··· Records supplied

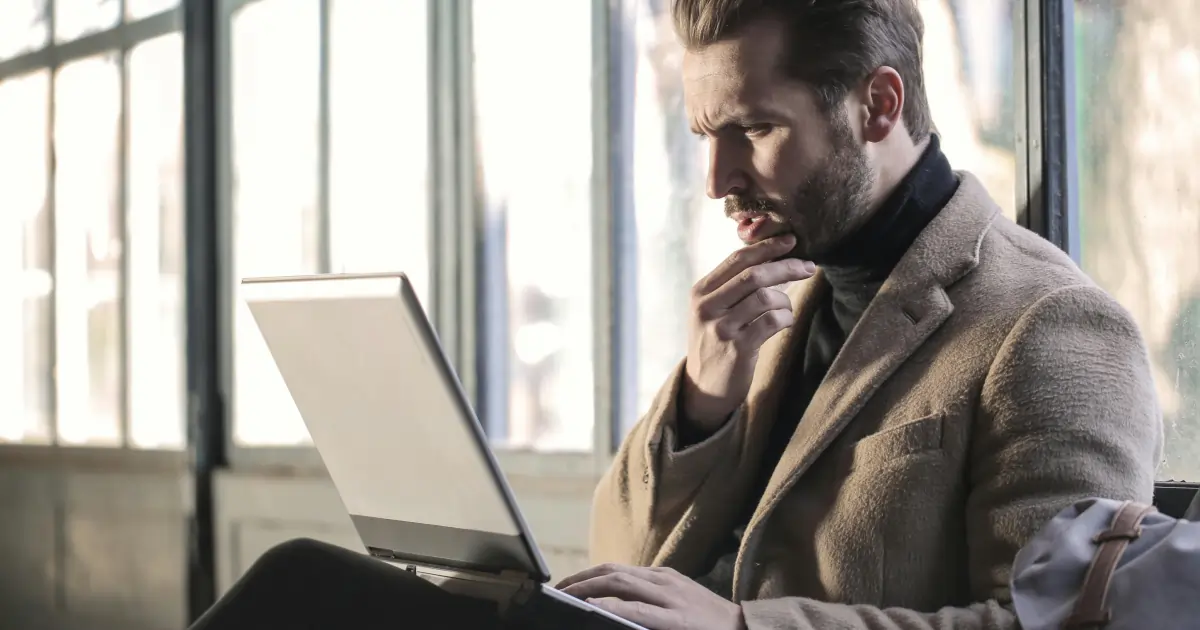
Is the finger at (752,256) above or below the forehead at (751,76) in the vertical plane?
below

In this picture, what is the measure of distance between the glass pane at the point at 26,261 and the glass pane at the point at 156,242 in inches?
24.6

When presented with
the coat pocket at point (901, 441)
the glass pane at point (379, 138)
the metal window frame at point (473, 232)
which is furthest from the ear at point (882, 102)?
the glass pane at point (379, 138)

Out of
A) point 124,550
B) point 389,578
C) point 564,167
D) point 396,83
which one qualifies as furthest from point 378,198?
point 389,578

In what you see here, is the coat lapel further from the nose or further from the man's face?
the nose

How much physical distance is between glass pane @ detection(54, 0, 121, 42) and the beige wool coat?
11.5ft

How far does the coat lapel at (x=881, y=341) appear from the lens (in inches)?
55.9

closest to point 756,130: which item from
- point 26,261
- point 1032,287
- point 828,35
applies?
point 828,35

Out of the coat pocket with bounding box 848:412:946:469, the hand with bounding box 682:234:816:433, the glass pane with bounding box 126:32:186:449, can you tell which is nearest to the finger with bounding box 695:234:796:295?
the hand with bounding box 682:234:816:433

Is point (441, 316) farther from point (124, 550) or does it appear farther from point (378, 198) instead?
point (124, 550)

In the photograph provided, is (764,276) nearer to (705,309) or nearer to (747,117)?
(705,309)

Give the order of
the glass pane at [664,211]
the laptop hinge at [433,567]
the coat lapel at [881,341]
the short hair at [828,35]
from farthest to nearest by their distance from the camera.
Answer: the glass pane at [664,211] → the short hair at [828,35] → the coat lapel at [881,341] → the laptop hinge at [433,567]

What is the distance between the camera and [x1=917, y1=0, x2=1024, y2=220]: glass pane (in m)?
2.15

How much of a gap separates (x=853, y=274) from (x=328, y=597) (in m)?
0.75

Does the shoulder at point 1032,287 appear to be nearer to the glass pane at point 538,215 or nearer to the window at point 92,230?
the glass pane at point 538,215
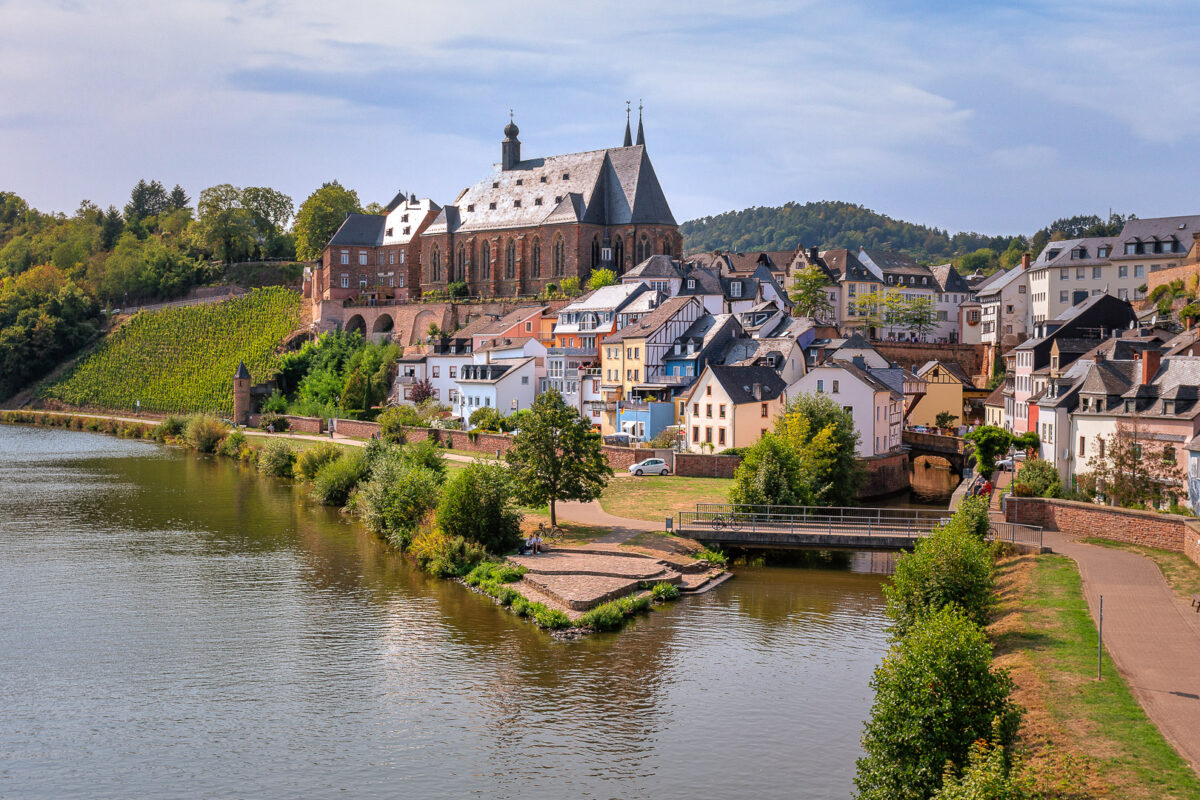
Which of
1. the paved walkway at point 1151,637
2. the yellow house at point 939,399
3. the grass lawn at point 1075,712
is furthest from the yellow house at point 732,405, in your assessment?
the grass lawn at point 1075,712

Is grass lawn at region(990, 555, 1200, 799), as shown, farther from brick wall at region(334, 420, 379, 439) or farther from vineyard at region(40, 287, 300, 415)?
vineyard at region(40, 287, 300, 415)

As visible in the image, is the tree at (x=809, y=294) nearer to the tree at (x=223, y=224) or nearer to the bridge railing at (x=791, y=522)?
the bridge railing at (x=791, y=522)

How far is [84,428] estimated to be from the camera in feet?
317

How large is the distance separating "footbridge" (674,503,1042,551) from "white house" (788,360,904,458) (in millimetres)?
15446

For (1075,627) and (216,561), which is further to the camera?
(216,561)

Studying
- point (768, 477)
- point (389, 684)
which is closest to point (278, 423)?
point (768, 477)

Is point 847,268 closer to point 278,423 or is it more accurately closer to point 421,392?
point 421,392

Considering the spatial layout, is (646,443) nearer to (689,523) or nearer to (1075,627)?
(689,523)

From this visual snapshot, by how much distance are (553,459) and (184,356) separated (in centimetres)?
7614

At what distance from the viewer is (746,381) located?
57.4 m

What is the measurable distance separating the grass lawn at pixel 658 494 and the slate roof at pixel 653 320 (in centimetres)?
1515

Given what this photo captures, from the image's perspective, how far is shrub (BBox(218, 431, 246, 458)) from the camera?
75.4 m

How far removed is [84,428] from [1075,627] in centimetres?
9162

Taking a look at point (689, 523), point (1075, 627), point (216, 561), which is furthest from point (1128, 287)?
point (216, 561)
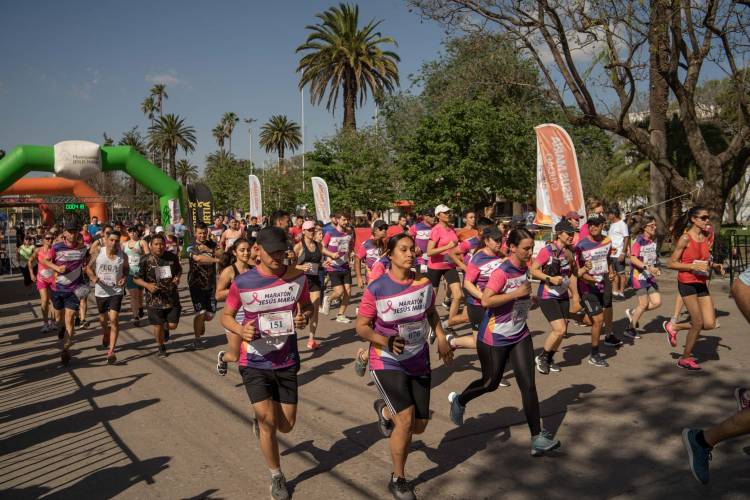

······

Goal of the exercise:
Can you duplicate every one of the lines above word for word, leaving out the pictures?

Result of the task:
Is the finger at (752,256) above or below the forehead at (751,76) in the vertical plane?
below

In this picture, what is the measure of distance between the glass pane at the point at 26,261 and the glass pane at the point at 156,242 in inches?
24.6

When presented with
the coat pocket at point (901, 441)
the glass pane at point (379, 138)
the metal window frame at point (473, 232)
which is furthest from the ear at point (882, 102)?
the glass pane at point (379, 138)

Out of
A) point 124,550
B) point 389,578
C) point 564,167
D) point 396,83
which one qualifies as furthest from point 378,198?
point 389,578

In what you see here, is the coat lapel further from the nose or further from the man's face?
the nose

How much physical distance is between glass pane @ detection(54, 0, 121, 42) and the beige wool coat?
11.5ft

How far does the coat lapel at (x=881, y=341) appear from the lens (in inches)?
55.9

closest to point 756,130: which item from
- point 26,261
- point 1032,287
- point 828,35
applies?
point 828,35

Out of the coat pocket with bounding box 848:412:946:469, the hand with bounding box 682:234:816:433, the glass pane with bounding box 126:32:186:449, can you tell which is nearest to the finger with bounding box 695:234:796:295?
the hand with bounding box 682:234:816:433

Is point (441, 316) farther from point (124, 550) or does it appear farther from point (378, 198) instead?
point (124, 550)

In the photograph provided, is (764,276) nearer to (705,309) or nearer to (747,117)?
(705,309)

Give the order of
the glass pane at [664,211]
the laptop hinge at [433,567]
the coat lapel at [881,341]
the short hair at [828,35]
from farthest to nearest by their distance from the camera.
Answer: the glass pane at [664,211] → the short hair at [828,35] → the coat lapel at [881,341] → the laptop hinge at [433,567]

What is the distance between the camera and [x1=917, y1=0, x2=1024, y2=220]: glass pane (in m)?
2.15

How much of a gap separates (x=853, y=274) from (x=328, y=597) (in m)?
0.75

Does the shoulder at point 1032,287 appear to be nearer to the glass pane at point 538,215 or nearer to the window at point 92,230?
the glass pane at point 538,215
Which of
1. the paved walkway at point 1151,637
2. the yellow house at point 939,399
3. the grass lawn at point 1075,712
is furthest from the yellow house at point 732,405, in your assessment?
the grass lawn at point 1075,712

Is grass lawn at region(990, 555, 1200, 799), as shown, farther from brick wall at region(334, 420, 379, 439) or farther from vineyard at region(40, 287, 300, 415)?
vineyard at region(40, 287, 300, 415)

As visible in the image, is the tree at (x=809, y=294) nearer to the tree at (x=223, y=224) or nearer to the bridge railing at (x=791, y=522)?
the bridge railing at (x=791, y=522)

How far is [84,428] estimated to be from the camera in feet?
317

How large is the distance separating "footbridge" (674,503,1042,551) from "white house" (788,360,904,458) (in millimetres)?
15446

For (1075,627) and (216,561), which is further to the camera?
(216,561)

Studying
- point (768, 477)
- point (389, 684)
which is closest to point (278, 423)?
point (768, 477)

Is point 847,268 closer to point 278,423 or is it more accurately closer to point 421,392?
point 421,392

Considering the spatial layout, is (646,443) nearer to (689,523) or nearer to (1075,627)?
(689,523)

From this visual snapshot, by how much distance are (553,459) and (184,356) separated (in centimetres)?
7614

At what distance from the viewer is (746,381) located?
57.4 m

What is the measurable distance separating the grass lawn at pixel 658 494 and the slate roof at pixel 653 320 (in centimetres)?
1515

Given what this photo captures, from the image's perspective, how far is shrub (BBox(218, 431, 246, 458)) from the camera?
75.4 m

How far removed is [84,428] from [1075,627] in centimetres?
9162

Taking a look at point (689, 523), point (1075, 627), point (216, 561), which is furthest from point (1128, 287)?
point (216, 561)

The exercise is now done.